◆ **Document segment**:
In [40]:
import os
import time
import pandas as pd
import numpy as np
import torch
import tiktoken
import warnings
from torch import Tensor
import torch.nn.functional as F
from transformers import AutoTokenizer, AutoModel, AutoFeatureExtractor
from transformers.utils import is_flash_attn_2_available
from typing import Dict, Optional, List, Union

# Suppress HF hub symlink warnings (optional)
warnings.filterwarnings(
    "ignore",
    message=".*cache-system uses symlinks by default.*",
)

# List of transformer models to use for text embeddings.
MODELS_LIST = [
    "Qwen/Qwen3-Embedding-0.6B",
    "FacebookAI/roberta-large",
    "bertin-project/bertin-roberta-base-spanish",  # RoBERTa Spanish
    "dccuchile/bert-base-spanish-wwm-cased",  # BETO
    "google-bert/bert-base-multilingual-cased",  # multilingual BERT
]

# Base directories
INPUT_DIR = 'W:/Portrait/Embeddings/Portrait Transcripts'
# For linux
#INPUT_DIR = '/Volumes/mgialou/Portrait/Embeddings/Portrait Transcripts'

OUTPUT_BASE_DIR = os.path.join(INPUT_DIR, 'embeddings')
os.makedirs(OUTPUT_BASE_DIR, exist_ok=True)

In [41]:
class Qwen3Embedding():
    def __init__(self, model_name_or_path, instruction=None,  use_fp16: bool = True, use_cuda: bool = True, max_length=8192):
        if instruction is None:
            instruction = 'Given a web search query, retrieve relevant passages that answer the query'
        self.instruction = instruction
        if is_flash_attn_2_available() and use_cuda:
            self.model = AutoModel.from_pretrained(model_name_or_path, trust_remote_code=True, attn_implementation="flash_attention_2", torch_dtype=torch.float16)
        else:
            self.model = AutoModel.from_pretrained(model_name_or_path, trust_remote_code=True, torch_dtype=torch.float16)
        if use_cuda:
            self.model = self.model.cuda()
        self.tokenizer = AutoTokenizer.from_pretrained(model_name_or_path, trust_remote_code=True, padding_side='left')
        self.max_length=max_length
    
    def last_token_pool(self, last_hidden_states: Tensor,
        attention_mask: Tensor) -> Tensor:
        left_padding = (attention_mask[:, -1].sum() == attention_mask.shape[0])

◆ **Supplied entries**:
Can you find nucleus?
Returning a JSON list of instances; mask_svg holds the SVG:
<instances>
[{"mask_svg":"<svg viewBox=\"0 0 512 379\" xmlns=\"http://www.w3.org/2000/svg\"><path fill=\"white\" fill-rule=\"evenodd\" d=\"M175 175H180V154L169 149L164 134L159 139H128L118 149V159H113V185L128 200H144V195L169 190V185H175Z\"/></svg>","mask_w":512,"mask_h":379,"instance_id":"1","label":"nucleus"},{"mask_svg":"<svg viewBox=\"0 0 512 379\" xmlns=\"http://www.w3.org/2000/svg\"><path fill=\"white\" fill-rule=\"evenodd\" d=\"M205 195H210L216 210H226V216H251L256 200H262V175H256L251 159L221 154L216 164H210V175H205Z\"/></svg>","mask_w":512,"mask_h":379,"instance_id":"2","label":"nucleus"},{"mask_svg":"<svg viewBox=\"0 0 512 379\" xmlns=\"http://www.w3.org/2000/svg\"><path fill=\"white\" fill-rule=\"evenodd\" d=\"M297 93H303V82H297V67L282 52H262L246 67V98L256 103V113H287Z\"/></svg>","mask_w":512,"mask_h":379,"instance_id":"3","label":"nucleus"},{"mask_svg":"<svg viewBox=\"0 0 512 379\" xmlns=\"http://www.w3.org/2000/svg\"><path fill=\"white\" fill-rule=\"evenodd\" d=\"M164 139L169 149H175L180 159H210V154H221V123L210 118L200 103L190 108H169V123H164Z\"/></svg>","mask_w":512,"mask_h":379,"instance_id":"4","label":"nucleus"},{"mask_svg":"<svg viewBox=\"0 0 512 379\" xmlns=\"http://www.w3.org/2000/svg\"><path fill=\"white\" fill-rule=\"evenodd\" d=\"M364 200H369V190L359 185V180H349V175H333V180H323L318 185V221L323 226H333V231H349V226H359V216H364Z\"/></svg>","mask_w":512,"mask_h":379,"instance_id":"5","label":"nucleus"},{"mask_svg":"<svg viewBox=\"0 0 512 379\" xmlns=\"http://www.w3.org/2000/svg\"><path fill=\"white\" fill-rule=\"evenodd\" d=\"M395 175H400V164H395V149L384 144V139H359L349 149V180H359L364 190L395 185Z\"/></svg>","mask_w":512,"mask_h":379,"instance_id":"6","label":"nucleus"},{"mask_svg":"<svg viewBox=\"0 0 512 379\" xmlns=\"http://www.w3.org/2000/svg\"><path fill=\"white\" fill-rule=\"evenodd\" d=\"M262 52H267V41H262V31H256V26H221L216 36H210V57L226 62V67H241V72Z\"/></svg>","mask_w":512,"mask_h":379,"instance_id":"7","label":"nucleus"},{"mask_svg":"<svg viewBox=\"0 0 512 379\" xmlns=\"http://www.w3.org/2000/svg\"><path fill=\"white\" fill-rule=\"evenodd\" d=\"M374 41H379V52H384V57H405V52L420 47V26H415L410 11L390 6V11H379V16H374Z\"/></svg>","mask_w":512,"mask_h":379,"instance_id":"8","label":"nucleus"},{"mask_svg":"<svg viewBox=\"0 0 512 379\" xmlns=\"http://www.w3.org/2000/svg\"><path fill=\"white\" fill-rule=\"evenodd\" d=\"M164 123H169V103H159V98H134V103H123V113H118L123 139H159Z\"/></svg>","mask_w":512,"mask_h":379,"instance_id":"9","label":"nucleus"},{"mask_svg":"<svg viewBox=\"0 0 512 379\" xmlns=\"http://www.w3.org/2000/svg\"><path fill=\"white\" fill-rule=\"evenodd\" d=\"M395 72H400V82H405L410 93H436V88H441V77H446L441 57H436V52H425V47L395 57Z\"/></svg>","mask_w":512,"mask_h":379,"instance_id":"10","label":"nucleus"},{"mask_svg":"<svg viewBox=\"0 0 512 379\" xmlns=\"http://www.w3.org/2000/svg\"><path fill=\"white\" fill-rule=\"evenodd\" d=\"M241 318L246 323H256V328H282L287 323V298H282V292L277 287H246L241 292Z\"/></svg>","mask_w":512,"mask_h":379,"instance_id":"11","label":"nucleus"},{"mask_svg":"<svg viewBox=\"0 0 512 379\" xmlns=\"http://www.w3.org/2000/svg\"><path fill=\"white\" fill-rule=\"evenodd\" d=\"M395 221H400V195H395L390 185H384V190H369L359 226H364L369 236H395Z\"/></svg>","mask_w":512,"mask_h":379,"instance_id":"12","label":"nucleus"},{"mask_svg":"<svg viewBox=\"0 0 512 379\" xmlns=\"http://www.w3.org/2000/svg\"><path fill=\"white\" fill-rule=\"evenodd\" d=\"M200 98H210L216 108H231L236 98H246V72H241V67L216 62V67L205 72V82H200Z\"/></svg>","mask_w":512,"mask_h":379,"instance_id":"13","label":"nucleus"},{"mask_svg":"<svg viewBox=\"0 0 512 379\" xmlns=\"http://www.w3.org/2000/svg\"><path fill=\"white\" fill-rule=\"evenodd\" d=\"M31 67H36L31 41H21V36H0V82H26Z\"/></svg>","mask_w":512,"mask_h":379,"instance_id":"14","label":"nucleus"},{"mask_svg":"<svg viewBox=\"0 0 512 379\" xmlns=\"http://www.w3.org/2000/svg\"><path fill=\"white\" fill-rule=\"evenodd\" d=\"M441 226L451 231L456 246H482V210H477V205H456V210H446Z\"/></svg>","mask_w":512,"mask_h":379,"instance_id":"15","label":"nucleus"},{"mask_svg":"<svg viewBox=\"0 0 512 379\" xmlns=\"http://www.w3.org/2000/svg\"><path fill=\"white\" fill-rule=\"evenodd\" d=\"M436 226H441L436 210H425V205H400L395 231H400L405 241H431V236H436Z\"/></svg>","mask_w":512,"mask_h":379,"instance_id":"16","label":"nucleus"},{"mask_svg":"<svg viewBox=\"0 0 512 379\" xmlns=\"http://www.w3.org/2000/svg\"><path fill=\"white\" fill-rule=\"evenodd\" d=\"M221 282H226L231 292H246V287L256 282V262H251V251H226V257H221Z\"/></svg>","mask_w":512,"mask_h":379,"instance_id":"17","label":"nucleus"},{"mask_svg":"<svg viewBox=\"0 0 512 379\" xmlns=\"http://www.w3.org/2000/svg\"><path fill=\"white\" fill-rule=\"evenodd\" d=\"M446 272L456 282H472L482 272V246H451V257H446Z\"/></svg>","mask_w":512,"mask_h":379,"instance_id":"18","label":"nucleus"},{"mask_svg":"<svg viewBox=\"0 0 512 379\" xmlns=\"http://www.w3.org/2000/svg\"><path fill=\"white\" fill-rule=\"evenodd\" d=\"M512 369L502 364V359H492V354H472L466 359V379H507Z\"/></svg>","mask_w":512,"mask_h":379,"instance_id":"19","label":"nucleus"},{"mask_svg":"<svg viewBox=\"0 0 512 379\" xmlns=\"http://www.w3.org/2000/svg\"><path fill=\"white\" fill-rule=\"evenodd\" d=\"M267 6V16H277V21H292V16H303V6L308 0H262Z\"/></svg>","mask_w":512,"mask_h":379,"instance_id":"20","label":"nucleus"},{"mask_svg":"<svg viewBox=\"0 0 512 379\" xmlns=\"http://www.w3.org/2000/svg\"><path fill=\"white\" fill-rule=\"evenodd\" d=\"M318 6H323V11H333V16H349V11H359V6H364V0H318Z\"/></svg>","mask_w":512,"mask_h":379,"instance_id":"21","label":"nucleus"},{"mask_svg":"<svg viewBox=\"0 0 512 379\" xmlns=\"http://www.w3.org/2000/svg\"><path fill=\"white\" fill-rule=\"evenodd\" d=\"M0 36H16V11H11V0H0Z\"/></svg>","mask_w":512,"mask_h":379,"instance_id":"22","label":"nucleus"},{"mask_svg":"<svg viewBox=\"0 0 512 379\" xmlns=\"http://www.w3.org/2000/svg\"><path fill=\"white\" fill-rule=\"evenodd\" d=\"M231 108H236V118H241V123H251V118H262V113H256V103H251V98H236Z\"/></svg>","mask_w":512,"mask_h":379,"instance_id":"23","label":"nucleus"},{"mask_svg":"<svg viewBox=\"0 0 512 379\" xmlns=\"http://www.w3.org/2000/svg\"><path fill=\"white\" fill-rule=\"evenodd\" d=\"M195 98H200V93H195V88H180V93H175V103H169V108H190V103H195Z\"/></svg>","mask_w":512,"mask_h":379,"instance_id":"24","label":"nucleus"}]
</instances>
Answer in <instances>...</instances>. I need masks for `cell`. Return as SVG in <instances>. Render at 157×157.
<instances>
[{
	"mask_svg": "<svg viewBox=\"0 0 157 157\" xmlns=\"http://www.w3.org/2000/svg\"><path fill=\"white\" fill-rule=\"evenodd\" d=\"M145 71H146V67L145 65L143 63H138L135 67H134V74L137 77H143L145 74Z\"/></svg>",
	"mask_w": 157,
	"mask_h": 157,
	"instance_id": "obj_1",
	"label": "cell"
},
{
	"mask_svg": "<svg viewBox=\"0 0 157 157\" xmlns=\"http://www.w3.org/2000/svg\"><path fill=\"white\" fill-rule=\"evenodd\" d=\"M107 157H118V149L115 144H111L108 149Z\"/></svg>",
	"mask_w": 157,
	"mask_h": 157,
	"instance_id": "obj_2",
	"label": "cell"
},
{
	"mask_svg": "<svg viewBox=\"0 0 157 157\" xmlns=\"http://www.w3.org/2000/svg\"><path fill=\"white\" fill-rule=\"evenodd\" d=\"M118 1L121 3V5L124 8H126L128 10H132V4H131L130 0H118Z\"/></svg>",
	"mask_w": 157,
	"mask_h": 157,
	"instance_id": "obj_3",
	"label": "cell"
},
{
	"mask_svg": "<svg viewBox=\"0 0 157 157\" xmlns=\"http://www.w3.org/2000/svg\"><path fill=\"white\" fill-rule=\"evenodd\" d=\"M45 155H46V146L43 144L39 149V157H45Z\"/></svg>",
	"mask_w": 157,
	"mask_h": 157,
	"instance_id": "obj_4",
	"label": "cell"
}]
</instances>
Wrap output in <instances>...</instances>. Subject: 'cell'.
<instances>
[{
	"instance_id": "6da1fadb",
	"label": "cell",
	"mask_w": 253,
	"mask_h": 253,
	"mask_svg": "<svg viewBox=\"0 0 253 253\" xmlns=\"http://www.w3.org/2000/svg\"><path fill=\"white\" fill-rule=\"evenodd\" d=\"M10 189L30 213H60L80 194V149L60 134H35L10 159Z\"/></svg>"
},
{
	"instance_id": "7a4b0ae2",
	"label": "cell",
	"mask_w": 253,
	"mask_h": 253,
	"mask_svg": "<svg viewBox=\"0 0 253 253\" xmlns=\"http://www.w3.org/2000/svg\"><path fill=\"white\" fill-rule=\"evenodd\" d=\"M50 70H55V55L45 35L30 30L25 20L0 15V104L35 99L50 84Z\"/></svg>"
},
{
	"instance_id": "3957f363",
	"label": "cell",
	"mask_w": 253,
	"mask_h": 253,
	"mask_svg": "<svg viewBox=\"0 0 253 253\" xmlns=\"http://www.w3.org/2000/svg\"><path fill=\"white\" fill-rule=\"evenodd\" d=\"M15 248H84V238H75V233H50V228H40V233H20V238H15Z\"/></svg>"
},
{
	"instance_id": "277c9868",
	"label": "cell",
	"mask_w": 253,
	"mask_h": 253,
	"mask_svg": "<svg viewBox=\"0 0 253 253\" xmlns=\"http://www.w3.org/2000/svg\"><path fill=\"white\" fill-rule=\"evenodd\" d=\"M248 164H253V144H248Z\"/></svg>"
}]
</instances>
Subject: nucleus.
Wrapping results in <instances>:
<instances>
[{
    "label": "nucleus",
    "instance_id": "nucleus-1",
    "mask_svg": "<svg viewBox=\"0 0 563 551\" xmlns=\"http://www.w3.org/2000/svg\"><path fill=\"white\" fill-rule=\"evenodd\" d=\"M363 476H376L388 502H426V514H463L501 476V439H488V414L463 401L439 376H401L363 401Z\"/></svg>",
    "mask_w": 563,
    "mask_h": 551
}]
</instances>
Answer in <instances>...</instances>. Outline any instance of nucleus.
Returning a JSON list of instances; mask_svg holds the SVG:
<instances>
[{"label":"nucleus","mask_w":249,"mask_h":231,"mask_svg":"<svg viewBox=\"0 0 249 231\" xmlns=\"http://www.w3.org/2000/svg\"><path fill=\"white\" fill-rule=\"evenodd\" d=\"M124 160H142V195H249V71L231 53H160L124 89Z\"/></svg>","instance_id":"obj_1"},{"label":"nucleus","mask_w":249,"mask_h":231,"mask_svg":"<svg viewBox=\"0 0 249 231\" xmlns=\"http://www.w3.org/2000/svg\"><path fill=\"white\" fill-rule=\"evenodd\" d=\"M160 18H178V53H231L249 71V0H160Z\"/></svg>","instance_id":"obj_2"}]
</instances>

◆ **Work instructions**:
a) Count the lines in the entries that contain the string "Subject", matching case exactly, and give only the number.
b) Continue the notebook code for text embeddings from the point where it stops.

◆ **Results for each task**:
a) 2

b)
        if left_padding:
            return last_hidden_states[:, -1]
        else:
            sequence_lengths = attention_mask.sum(dim=1) - 1
            batch_size = last_hidden_states.shape[0]
        return last_hidden_states[torch.arange(batch_size, device=last_hidden_states.device), sequence_lengths]

    def get_detailed_instruct(self, task_description: str, query: str) -> str:
        if task_description is None:
            task_description = self.instruction
        return f'Instruct: {task_description}\nQuery:{query}'

    def encode(self, sentences: Union[List[str], str], is_query: bool = False, instruction=None, dim: int = -1):
        if isinstance(sentences, str):
            sentences = [sentences]
        if is_query:
            sentences = [self.get_detailed_instruct(instruction, sent) for sent in sentences]
        inputs = self.tokenizer(sentences, padding=True, truncation=True, max_length=self.max_length, return_tensors='pt')
        inputs.to(self.model.device)
        model_outputs = self.model(**inputs)
        output = self.last_token_pool(model_outputs.last_hidden_state, inputs['attention_mask'])
        if dim != -1:
            output = output[:, :dim]
        output  = F.normalize(output, p=2, dim=1)
        return output

In [42]:
def num_tokens_from_string(string: str, encoding_name: str) -> int:
    """
    Returns the number of tokens in a text string using tiktoken encoding.
    """
    if not string:
        return 0
    encoding = tiktoken.get_encoding(encoding_name)
    return len(encoding.encode(string))


In [43]:
def compute_transformer_embedding(text: str, tokenizer, model, device):
    """
    Given a text string, tokenize it using the provided tokenizer and compute
    its embedding using the provided model. The embedding is taken from the [CLS]
    token (assumed to be the first token).
    """
    # Tokenize text. Adjust truncation and padding as needed.
    inputs = tokenizer(text, return_tensors='pt', truncation=True, padding=True)
    inputs = {key: val.to(device) for key, val in inputs.items()}

    # Forward pass without gradient calculation.
    with torch.no_grad():
        outputs = model(**inputs)

    # Get the last hidden state and extract the [CLS] token representation.
    hidden_state = outputs.last_hidden_state.detach().cpu().numpy()
    embedding = hidden_state[:, 0, :].reshape(-1)
    return embedding

In [44]:
def load_transformer_models(models_list, device):
    """
    Load each transformer model and its tokenizer, move to the specified device.
    Returns a dict mapping model_name -> (tokenizer, model, model_id).
    """
    transformers_models = {}
    for model_name in models_list:
        print(f"Loading model {model_name}...")
        # derive a simple model identifier for filenames
        model_id = model_name.split('/')[-1]
        # special-case Qwen
        if model_name.lower().startswith("qwen/qwen3-embedding"):
            print(f"Loading Qwen3Embedding for {model_name}")
            loader = Qwen3Embedding(
                model_name_or_path=model_name,
                use_fp16=True,
                use_cuda=torch.cuda.is_available(),
            )
            transformers_models[model_name] = ("qwen", loader, model_id)
            continue

        tokenizer = AutoTokenizer.from_pretrained(model_name)
        model = AutoModel.from_pretrained(model_name)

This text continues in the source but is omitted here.